Ich kann mich noch gut an die Wochen nach der Gründung unserer Firma erinnern: Stapelweise schleppte der Pöstler Einzahlungsscheine von Verzeichnisschwindlern an, die mit handelsregisterartigem Anstrich von unserem jungunternehmerischen Drive zu profitieren trachteten.
Im Internet gibts das natürlich auch. Hier wollen die Schelme allerdings nicht mit dem Handelsregister verwechselt werden. Sondern mit Google. Besonders hartnäckig: Die Yellow Publishing Ltd. Eine Website führen die Leute nicht, aber sie schicken uns – und nicht nur uns – mit schöner Regelmässigkeit ein Fax mit einem tollen Angebot:
«Datenmeldung an www.google.ch». Beizeile: «Ohne zusätzliche Kosten für registrierte Unternehmen.»

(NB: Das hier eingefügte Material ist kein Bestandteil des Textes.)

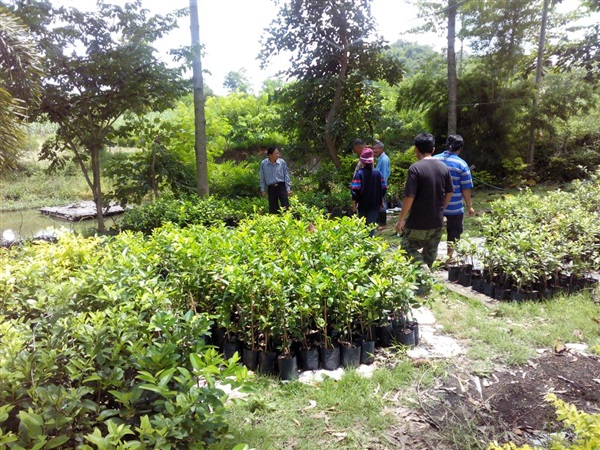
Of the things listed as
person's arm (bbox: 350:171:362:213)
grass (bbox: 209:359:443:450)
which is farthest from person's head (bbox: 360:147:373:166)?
grass (bbox: 209:359:443:450)

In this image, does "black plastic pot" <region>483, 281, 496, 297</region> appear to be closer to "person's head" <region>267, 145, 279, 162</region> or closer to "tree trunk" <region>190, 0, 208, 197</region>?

Nun gut, ein Eintrag bei Google kostet zwar sowieso nix, aber dafür beschert mir das Fax auch kaum Arbeit: Ich muss bloss meine Unternehmensdaten sowie die Suchbegriffe eintragen, mit denen ich gefunden werden will. Nur: Mit jenen Suchbegriffen werde ich anschliessend nicht unbedingt bei Google gefunden, aber dafür im bekannten und beliebten Verzeichnis namens made-in.cc. Und das kostet im Unterschied zum Google-Eintrag happig Geld: CHF 2’136.-, mindestens.
Zwar suggerieren sowohl die oben zitierte Beizeile als auch ein fettgedrucktes «kostenfreie Zusatzleistung» im kleingedruckten Lead (wo keineswegs fett auch steht: «Diese Anmeldung ist kein Angebot der Google Inc.»), die Dienstleistung sei gratis. Doch ganz unten, in einem grossen Textblock mit vielen kleinen Buchstaben, verbirgt sich folgende Information:

«[Das Unternehmen] (…) erteilt hiermit den Auftrag zur Weitergabe der relevanten Informationen an Google und zur Eintragung dieser Daten in das Online-Branchenverzeichnis www.made-in.cc.» Und weiter: «[Die Eintragung] erfolgt für eine fest vereinbarte Vertragslaufzeit von 2 Jahren zu einer Gebühr von SFR 89.- per Monat. (…)».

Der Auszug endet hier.